La foudre et le sang, je l’appris, sont un.
... les ténèbres, le foudroiement, la certitude que la mort vient et elle ne vient pas..., quels liens de communication mystérieuses s’étaient établis en moi et autour de moi pour que, par une sorte de téméraire spirale, l’appel de poème qui m’avait rendu capable de surmonter le vertige, me conduisit de manière aussi directe à ce texte qui en décrivait la violence de foudre ? Je me dois d’ajouter qu’en ces mois-là, la compagne de l’ami qui, par son blog, m’offrait ce poème, était depuis des années frappée de grave maladie. Que mon Aimée suivait alors une douloureuse chimiothérapie. Et que la semaine précédant le diagnostic de son cancer, nous avions tous les deux traversé l’Aubrac à pied par le chemin menant à Saint-Jacques de Compostelle ? Fallait-il regarder cette neige tombée sur un paysage qui nous avait émerveillés avec la rigueur de voyant qu’invoquait René Char :
En amour, en poésie, la neige n’est pas la louve de janvier mais la perdrix du renouveau.

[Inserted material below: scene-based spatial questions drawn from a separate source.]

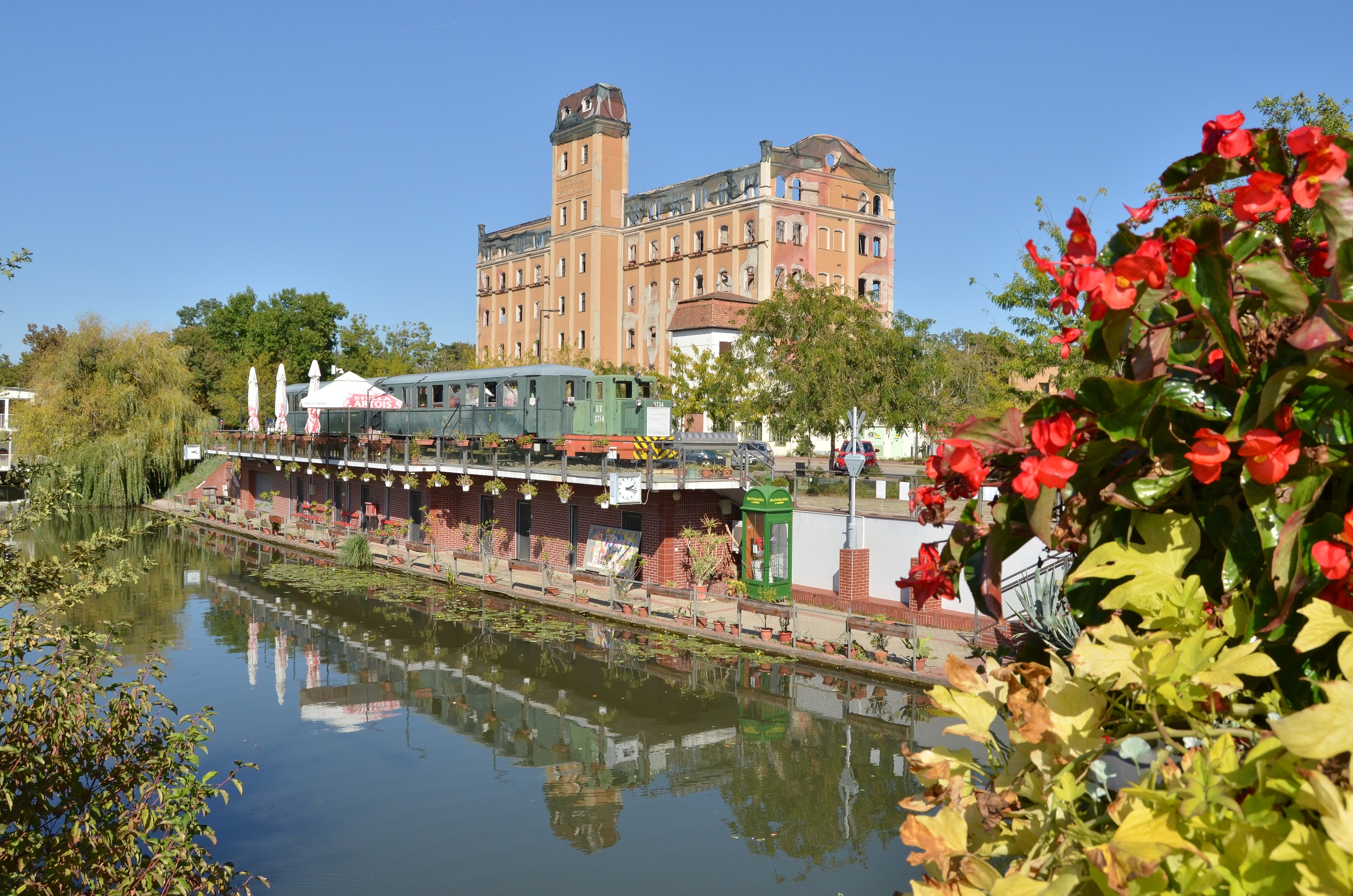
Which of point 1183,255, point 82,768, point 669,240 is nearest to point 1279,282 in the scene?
point 1183,255

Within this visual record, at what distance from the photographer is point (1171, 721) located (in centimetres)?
148

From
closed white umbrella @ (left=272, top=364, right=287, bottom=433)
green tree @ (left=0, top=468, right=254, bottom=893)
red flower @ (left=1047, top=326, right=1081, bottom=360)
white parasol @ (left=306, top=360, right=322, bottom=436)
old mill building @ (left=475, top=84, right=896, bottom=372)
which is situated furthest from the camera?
old mill building @ (left=475, top=84, right=896, bottom=372)

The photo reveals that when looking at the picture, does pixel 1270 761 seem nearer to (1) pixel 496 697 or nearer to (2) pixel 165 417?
(1) pixel 496 697

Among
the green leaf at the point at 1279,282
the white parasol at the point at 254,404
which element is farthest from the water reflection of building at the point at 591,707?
the white parasol at the point at 254,404

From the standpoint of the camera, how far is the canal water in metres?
10.3

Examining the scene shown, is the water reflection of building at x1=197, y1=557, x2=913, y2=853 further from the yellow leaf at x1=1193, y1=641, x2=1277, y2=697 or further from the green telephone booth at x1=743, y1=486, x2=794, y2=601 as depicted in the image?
the yellow leaf at x1=1193, y1=641, x2=1277, y2=697

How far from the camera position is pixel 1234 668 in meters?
1.31

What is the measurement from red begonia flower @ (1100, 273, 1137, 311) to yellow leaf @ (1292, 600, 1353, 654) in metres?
0.47

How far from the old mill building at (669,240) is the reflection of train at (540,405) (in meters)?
18.5

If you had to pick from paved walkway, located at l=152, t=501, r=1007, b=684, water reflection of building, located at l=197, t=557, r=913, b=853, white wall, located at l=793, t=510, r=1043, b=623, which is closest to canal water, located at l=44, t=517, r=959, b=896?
water reflection of building, located at l=197, t=557, r=913, b=853

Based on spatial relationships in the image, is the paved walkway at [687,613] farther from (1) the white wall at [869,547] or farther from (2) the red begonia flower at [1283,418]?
(2) the red begonia flower at [1283,418]

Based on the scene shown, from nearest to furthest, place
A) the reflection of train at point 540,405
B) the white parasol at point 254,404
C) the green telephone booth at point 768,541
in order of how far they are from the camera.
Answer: the green telephone booth at point 768,541, the reflection of train at point 540,405, the white parasol at point 254,404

Char m’était offert comme un appel. Je ne pouvais qu’y répondre.
Mais il fallait pour cela que je revienne aux tout premiers jours. A cette exaltation qui avait frappé le jeune homme de dix-huit ans que j’étais à la découverte de cette poésie. « René Char » avait été le nom ouvrant un monde d’eau, de terre, d’astres et de mots dans lequel j’avais alors chiné les instruments d’une naissance.
Que je le retrouve à l’heure où j’étais jeté à terre n’était, de toute évidence, pas fortuit.